───── DATASET EXTRACT ─────

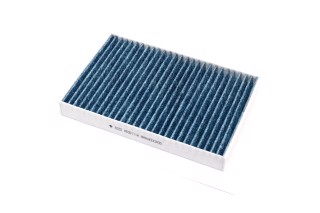 Фільтр салону антибактеріальний TESLA MODEL S ArgentuM (вир-во DENCKERMANN)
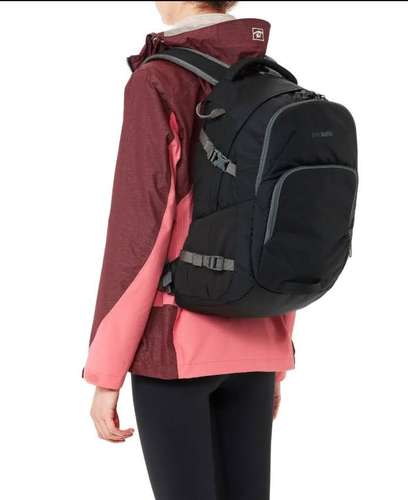 Mochila Antirrobo Pacsafe Venturesafe G3 28L - Casi Nueva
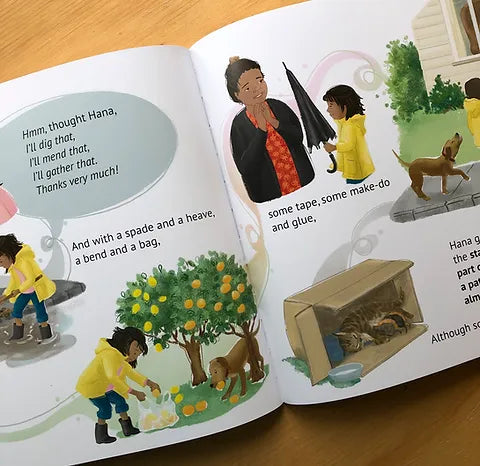 toddler educational storybook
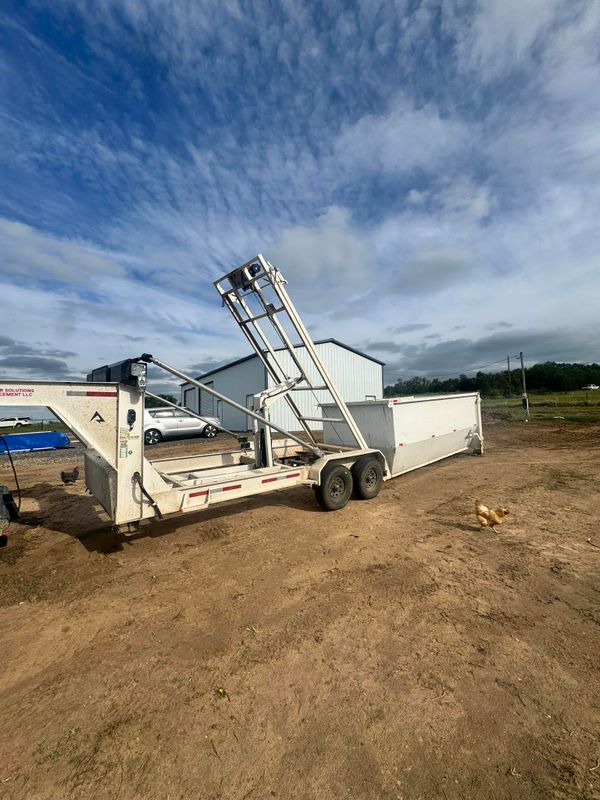 Hauling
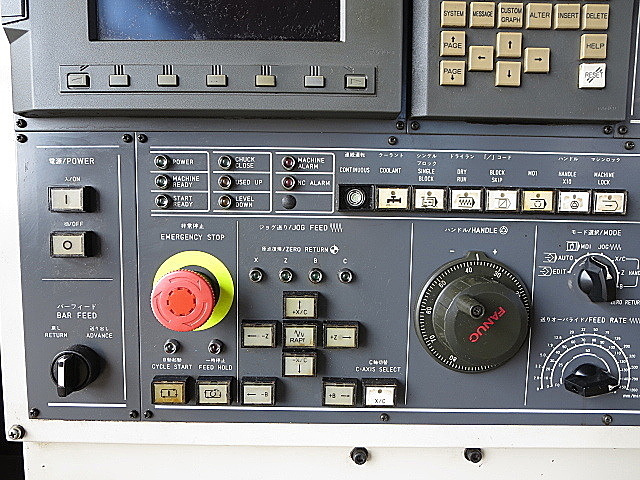P003720 ＮＣ自動盤 ミヤノ BND-42S5_5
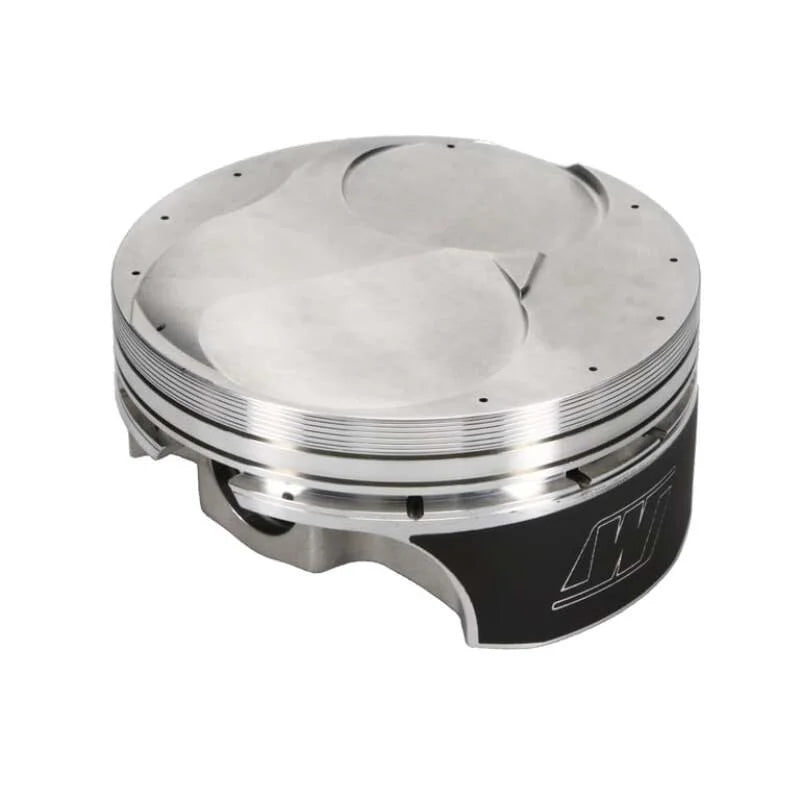 Wiseco Chevy Big Block 4.615in Bore 1.215in CH 15.60 CC Piston Set - Side View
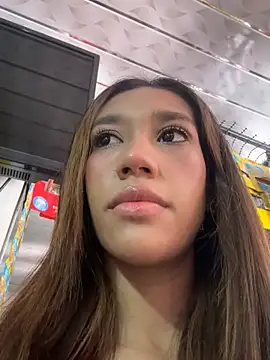 zoe storm online show from January 23, 7:29 pm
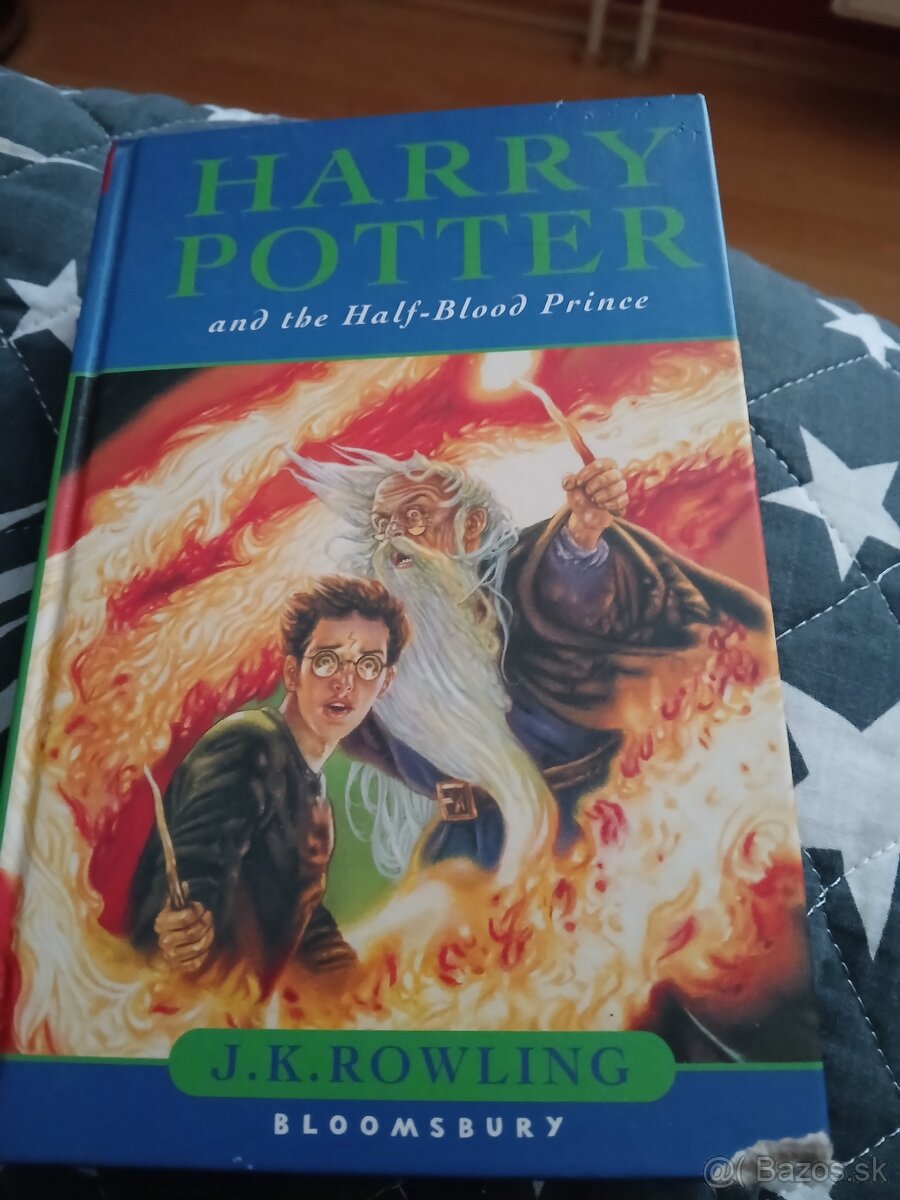 Harry Potter 2x - 6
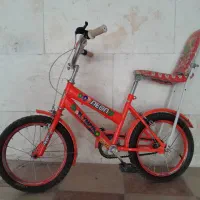 دوچرخه ۱۶|دوچرخه، اسکیت، اسکوتر|قزوین, |دیوار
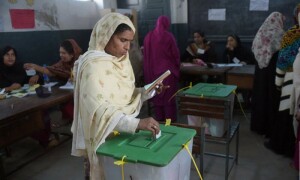 بلدیاتی انتخابات: وفاقی حکومت کا رینجرز، فوج تعینات کرنے سے انکار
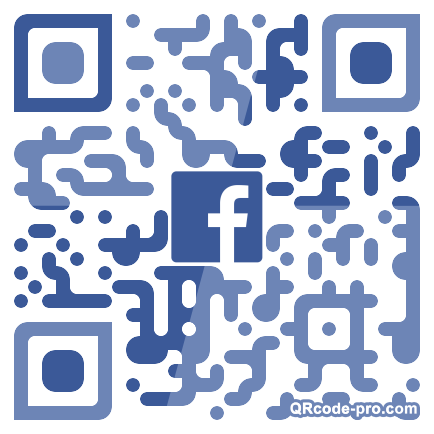 QR code with logo 2wn20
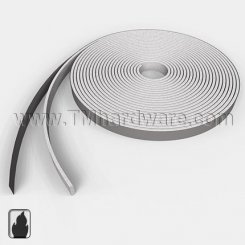 Pemko #FG3000S90 Fire Glazing Tape for Vision Lites, 90- Min. Rating, Wood and Metal Doors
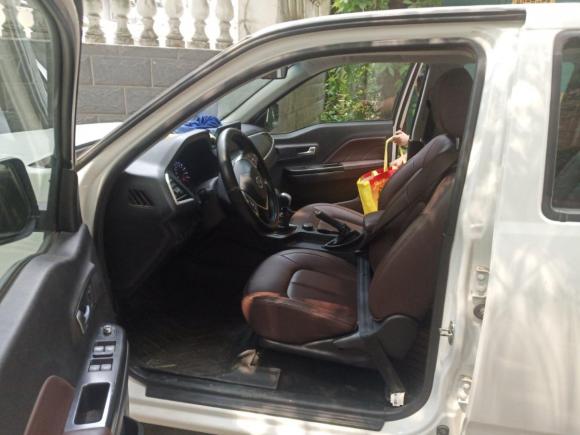 [南京·苏A] 二手长城风骏72019款 2.0T柴油四驱精英型国VI大双GW4D20M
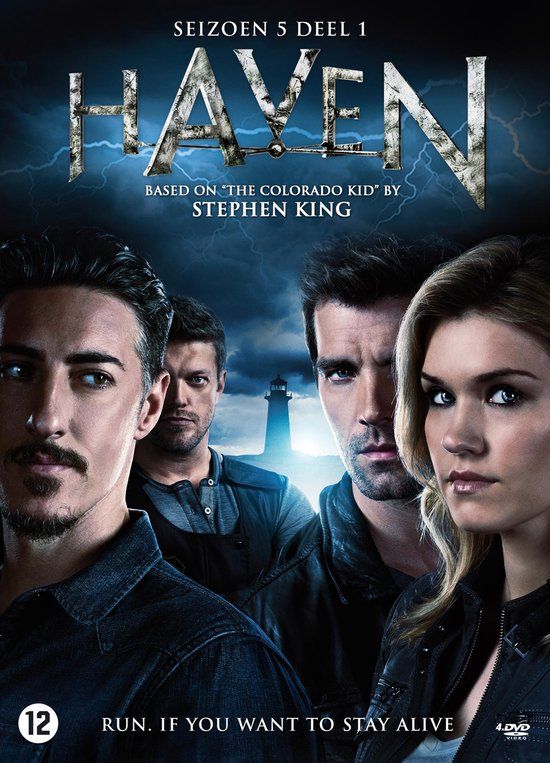 Emily Rose Haven - Seizoen 5 (Deel 1) - DVD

─────

_YOUR INSTRUCTIONS:_ Quote every line of the data above word for word, and leave the pictures out of your answer.

_RESPONSE:_
 Фільтр салону антибактеріальний TESLA MODEL S ArgentuM (вир-во DENCKERMANN)
 Mochila Antirrobo Pacsafe Venturesafe G3 28L - Casi Nueva
 toddler educational storybook
 Hauling
P003720 ＮＣ自動盤 ミヤノ BND-42S5_5
 Wiseco Chevy Big Block 4.615in Bore 1.215in CH 15.60 CC Piston Set - Side View
 zoe storm online show from January 23, 7:29 pm
 Harry Potter 2x - 6
 دوچرخه ۱۶|دوچرخه، اسکیت، اسکوتر|قزوین, |دیوار
 بلدیاتی انتخابات: وفاقی حکومت کا رینجرز، فوج تعینات کرنے سے انکار
 QR code with logo 2wn20
 Pemko #FG3000S90 Fire Glazing Tape for Vision Lites, 90- Min. Rating, Wood and Metal Doors
 [南京·苏A] 二手长城风骏72019款 2.0T柴油四驱精英型国VI大双GW4D20M
 Emily Rose Haven - Seizoen 5 (Deel 1) - DVD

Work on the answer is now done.